William Bridges / Transitions: Making Sense of Life's Changes / from Chapter 1 - The Need for Change
Not all those who wander are lost
J. R. Tolkien
Considering that we all have to deal with endings all our lives, most of us handle them poorly. This is in part because we misunderstand them and take them too seriously or not seriously enough. We take them too seriously by confusing them with finality – that's it, all over, never more, finished ! We see them as something without sequel, forgetting that they are the first phase of the transition process and a precognition of self-renewal. At the same time, we fail to take them seriously enough. Because they scare us, we try to avoid them.

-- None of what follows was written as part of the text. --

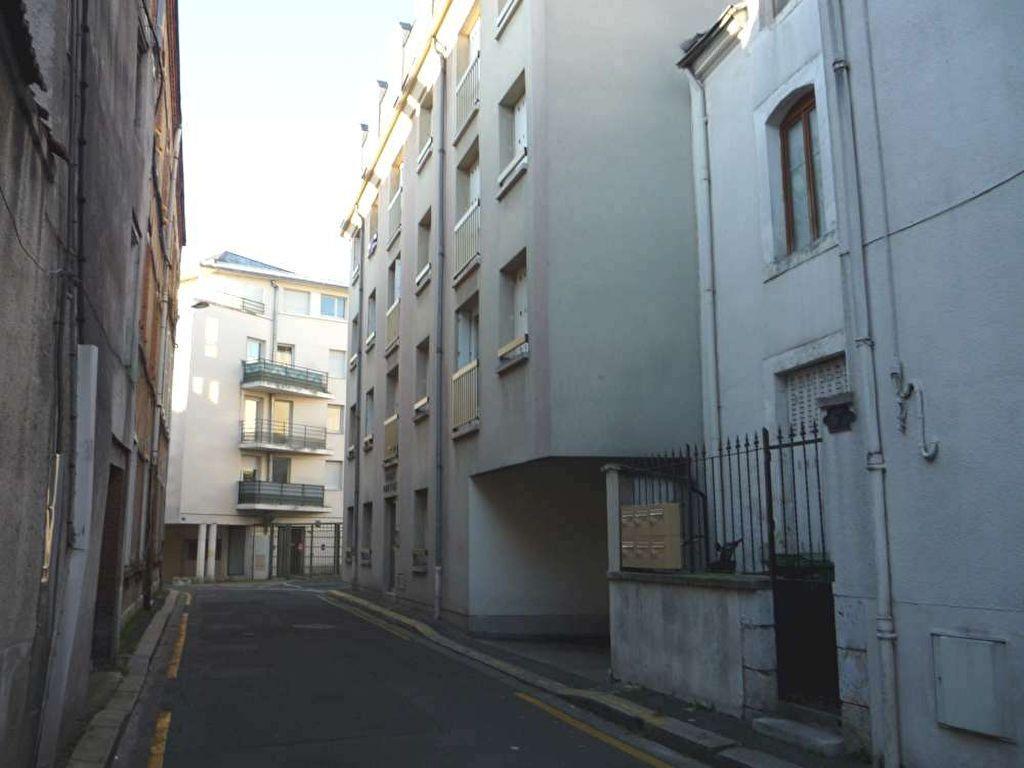 Stationnement à louer 0 12m2 à Orléans vignette-6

William Bridges / Transitions: Making Sense of Life's Changes / from Chapter 5 - Endings
not wandering x stuck x lost = very stuck + very lost
I realize that I have been afraid to wander, afraid to wander ahead into my future, especially my future with a different address, without 29 Black Street (not the blog the home) and it's taken me a long time to solidify these thoughts (as is par for my course). By not allowing myself to really go to that place in my mind (& desires) where I do live somewhere else, walk somewhere else, do different things, see different people and live a much simpler, potentially easier, more stimulating life ...
& one that most likely will be without two senior pets (Bleet & Winnie) I have made myself feel incredibly stuck and incredibly lost. Desperate even. Despair. Saying goodbye to Bleet Thursday was a push, or a slap ... a reminder that change is happening with or without me so I best get with the program.
I used to have a copy of William Bridges book Transitions bought back at that other time, nearly 5 years ago to the day when I was also trying to wrap my mind around leaving 29 Black Street. I couldn't find the book so I bought another copy that and a copy of Gay Hendrick's book The Big Leap.